The Empire State Building not only capped for over 40 years a burgeoning sky-scraper culture in the United States, but with its sleek Egypto-Aztec tiered pyramidical structure ended the 1920s architectural vogue for Art-Deco. Each of the tower's four facades is indented centrally with vertical setbacks, which, unbroken from a height of 20 metres to the 86th floor observation platform at 320 m give emphasis to the building's height whilst maintaining a sense of unapologetic unfussy boldness as it thrusts towards the sky. It is a confident structure. The tower is faced with around 5,500 cubic metres of Indiana Limestone and Granite, and around 1,000 square metres of Rose Famosa and Estrallante marble, all outlined with aluminium and stainless steel, giving the building at once a sense of solidity, flamboyance and contemporary modernity.

The building is crowned with a series of pyramidical horizontal step-backs atop which (nowadays) is a 70 metre television mast. Originally, the building was topped off with a significantly shorter dirigible mooring mast, which had to be abandoned after several unsuccessful attempts to moor one of the great balloons.

The Empire State Building was billed at its opening as the Eighth Wonder of the World, and in support of this claim there are mosaics of the seven ancient World Wonders in the entrance hall (lobby).

Vital Statistics

  • Address: 350 Fifth Avenue, New York, NY 10001, United States of America
  • Height: 448 meters (1,472 feet) to top of antennae. 391 metres (1,250 feet) to 102nd floor observatory.
  • Building Volume: Just over 1 million cubic metres (37 million cubic feet).
  • Area of Site: Around 8,000 square metres (83,860 square feet).
  • Cost: U.S.$40,948,900 (including land, building Alone: U.S.$24,718,000)

Empire State Building Trivia

  • Lewis Hine, famously, was commissioned to photograph the construction of the building. He conducted his business capturing on film the steelworkers and riveters from a basket suspended off the side of the building.

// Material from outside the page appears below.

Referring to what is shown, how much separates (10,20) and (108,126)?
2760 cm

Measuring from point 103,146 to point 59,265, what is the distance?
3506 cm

An exhibition of his photos can be seen at the New York Public Library.
  • At 9:49 am on Saturday, July 28, 1945, a 10 tonne B25 bomber piloted by U.S. Army Lieutenant Colonel William Smith Jr., a 27-year-old veteran of 34 bombing missions over Germany crashed in dense fog into the building's 79th floor, killing 14.
  • The Empire State Building has starred in around 100 films, including perhaps most famously King Kong (1933), An Affair to Remember, and
    Sleepless in Seatle.
  • The top of the Empire State Building is illuminated in a variety of colours throughout the year, including red for Memorial Day, orange for Hallowe'en, pink for Gay Pride Day and red, white and blue for Independence Day.